China was once the world's largest refined metals buyer. Now, it is now the world's largest buyer of metal raw materials to feed its massive production capacity.

Some of China's metals capacity now feeds the rest of the world in semi-manufactured form such as aluminium sheet or as finished products such as lead-acid batteries and air-conditioning units.

COVID-19 has generated just the same toxic combination of weak demand and low prices that hurt European producers ten years ago.

A similar outcome this time around would blow a big hole in Europe's green and clean industrial revolution before it even starts.

"As world regions begin their recovery from COVID-19 at different speeds, there is a real risk that Europe's import reliance further increases," according to European metals group Eurometaux, writing in an open May 14 letter to the European Commission.

"Recovering economies like China will have a strong rationale to oversupply global markets or engage in strategic stockpiling while their domestic demand remains at low levels," it added.

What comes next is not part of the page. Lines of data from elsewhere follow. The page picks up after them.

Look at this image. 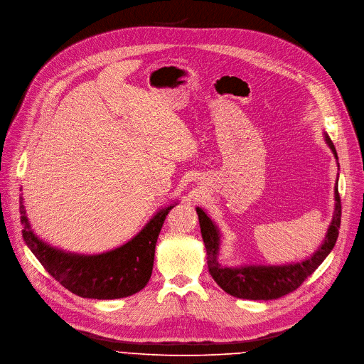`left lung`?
Here are the masks:
<instances>
[{"label":"left lung","mask_w":364,"mask_h":364,"mask_svg":"<svg viewBox=\"0 0 364 364\" xmlns=\"http://www.w3.org/2000/svg\"><path fill=\"white\" fill-rule=\"evenodd\" d=\"M323 135L326 145L333 151L336 159H338L334 144L326 134ZM334 199L336 206L333 220L329 223L321 247L306 259H302L299 262L282 264V266H262V264H245V266L240 267L222 266L218 261L220 250V230L216 223L209 218V215L202 208L197 206L196 212L199 215V223L202 238L206 247L208 267L210 276L226 293L240 297V299L272 301L296 290L305 282L306 277H309L321 266V262L331 252L337 242L338 229L341 223L338 178L334 187Z\"/></svg>","instance_id":"obj_1"}]
</instances>
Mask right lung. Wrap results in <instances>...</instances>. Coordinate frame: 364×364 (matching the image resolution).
<instances>
[{"instance_id":"right-lung-1","label":"right lung","mask_w":364,"mask_h":364,"mask_svg":"<svg viewBox=\"0 0 364 364\" xmlns=\"http://www.w3.org/2000/svg\"><path fill=\"white\" fill-rule=\"evenodd\" d=\"M176 205L174 202L159 209L141 232L122 247L85 255L63 251L42 241L33 232L20 197L21 234L30 251L65 289L88 299H120L138 293L149 282L159 230Z\"/></svg>"}]
</instances>
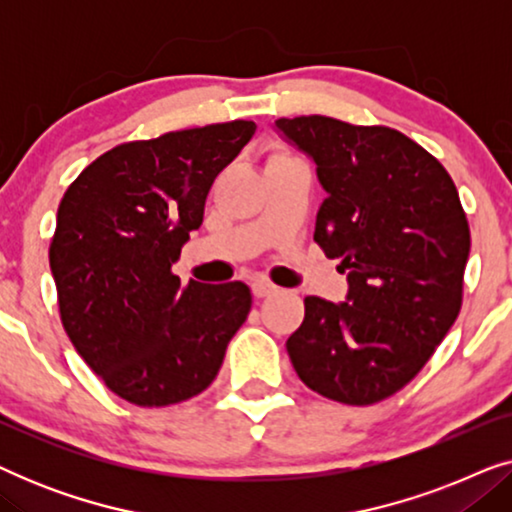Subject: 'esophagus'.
I'll return each instance as SVG.
<instances>
[{"label":"esophagus","instance_id":"34e87169","mask_svg":"<svg viewBox=\"0 0 512 512\" xmlns=\"http://www.w3.org/2000/svg\"><path fill=\"white\" fill-rule=\"evenodd\" d=\"M251 293H254L256 298H268L272 293H277V286L270 282V279H254L251 282Z\"/></svg>","mask_w":512,"mask_h":512}]
</instances>
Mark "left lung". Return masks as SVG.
Listing matches in <instances>:
<instances>
[{"label":"left lung","mask_w":512,"mask_h":512,"mask_svg":"<svg viewBox=\"0 0 512 512\" xmlns=\"http://www.w3.org/2000/svg\"><path fill=\"white\" fill-rule=\"evenodd\" d=\"M282 135L317 163L326 191L314 242L347 272L345 303L305 298L286 340L300 380L347 405L401 391L461 310L471 230L438 158L387 125L331 116L279 118Z\"/></svg>","instance_id":"1"}]
</instances>
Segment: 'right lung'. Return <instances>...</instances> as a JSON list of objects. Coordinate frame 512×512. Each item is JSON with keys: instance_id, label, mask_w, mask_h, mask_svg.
<instances>
[{"instance_id": "obj_1", "label": "right lung", "mask_w": 512, "mask_h": 512, "mask_svg": "<svg viewBox=\"0 0 512 512\" xmlns=\"http://www.w3.org/2000/svg\"><path fill=\"white\" fill-rule=\"evenodd\" d=\"M254 132V121H230L118 144L62 195L48 249L62 326L128 403L198 396L247 319V284H181L172 265L214 179Z\"/></svg>"}]
</instances>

It calls for fair trade conditions, echoing a plank of Europe's new industrial strategy, which stresses the importance of a "rules-based multilateral trading system".

Disputes with China over its aluminium and steel production are long-running and unlikely to be miraculously solved any time soon.

Fair trade may have to wait.

The more immediate priority for Europe's leaders is how to stop coronavirus wrecking a metals supply chain that is core to the continent's vision of remaining an industrial power-house.